Die Preise richten sich nach der Größe des Gartengerätehauses und dem verwendeten Material. Je aufwändiger der Bau, desto teurer ist er. Prinzipiell liegen die Preise zwischen 250 und 7.000 Euro.  
  • Kleine Gerätehäuser aus Holz mit einer Grundfläche von 120 x 120 cm kosten ab ca. 250 Euro. Hier ist allerdings nicht viel Zubehör inbegriffen.
  • Ähnliche Modelle aus verzinktem Profilstahlblech liegen in der gleichen Preisklasse. Beide Häuser haben keinen Boden.
  • Ein gemauertes Haus ist in der Regel am teuersten. Natürlich kommt es darauf an, wie groß gebaut wird und wie viel man selbst tun kann. So kann man auf 2.000 bis 7.000 Euro kommen.
Hersteller und Händler

Am einfachsten ist, ein Gartengerätehaus im Baumarkt als Bausatz zu erwerben. Es gibt auch Fachhändler, die diese Häuschen neben normalen Gartenhäusern im Programm haben. Die größte Auswahl hat man im Internet. Dort kann man in Ruhe die Angebote und auch die Preise vergleichen. Wichtig ist, dabei die Lieferkosten im Auge zu behalten.

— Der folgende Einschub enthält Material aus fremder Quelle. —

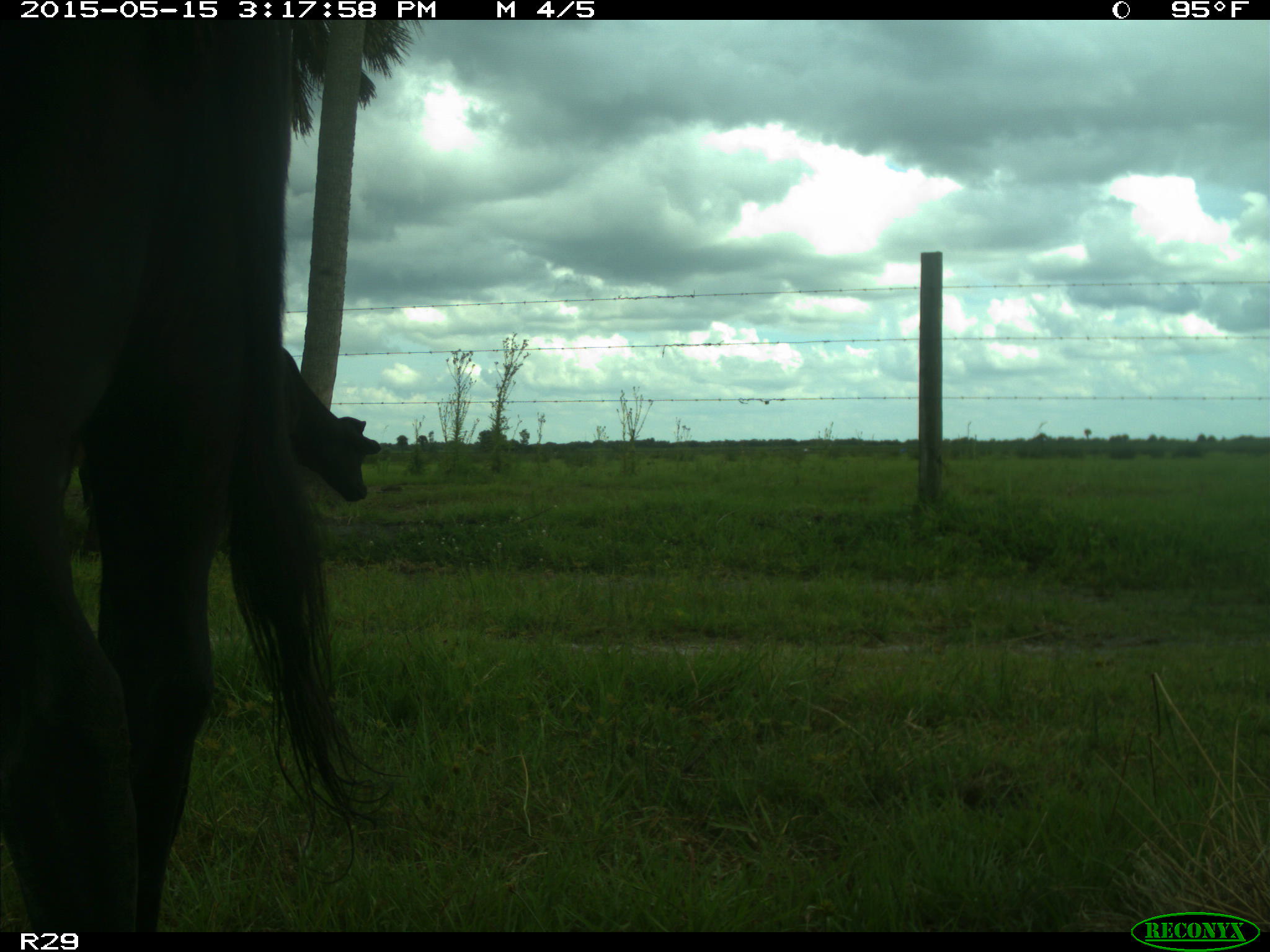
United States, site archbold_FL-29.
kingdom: Animalia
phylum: Chordata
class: Mammalia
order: Artiodactyla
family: Bovidae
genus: Bos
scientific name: Bos taurus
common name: domestic cow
Bos taurus (domestic cow).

Empfehlenswerte Seiten sind:
  • www.gartenhaus-profi.de/
  • www.woodkingshop.com/Gartenhaeuser
  • www.beckmann-kg.de und
  • www.bautied.de/shop .
Fazit

Ein Gartengerätehaus darf in keinem Garten fehlen. Es dient zum einen zum Aufbewahren all der nützlichen und schönen Gartenaccessoires, aber auch als Partyraum, Bastelraum, zum Aufbewahren von Grünpflanzen im Winter und als Versteck der Kinder. Ein Gerätehaus ist absolut vielseitig. Man kann es so aussuchen, dass es für alle erforderlichen Gegebenheiten größentechnisch und von der Ausstattung her passt. Wichtig ist natürlich auch immer der Preis.

Tipps der Redaktion

  1. Regale an den Wänden helfen Grundfläche zu sparen.
  2. Bei Häusern (vor allem bei solchen aus Metallblech) auf Isolierung achten, damit sie nicht überhitzen, aber auch Frost nicht so eindringen kann.
  3. Nach Baugenehmigung erkundigen!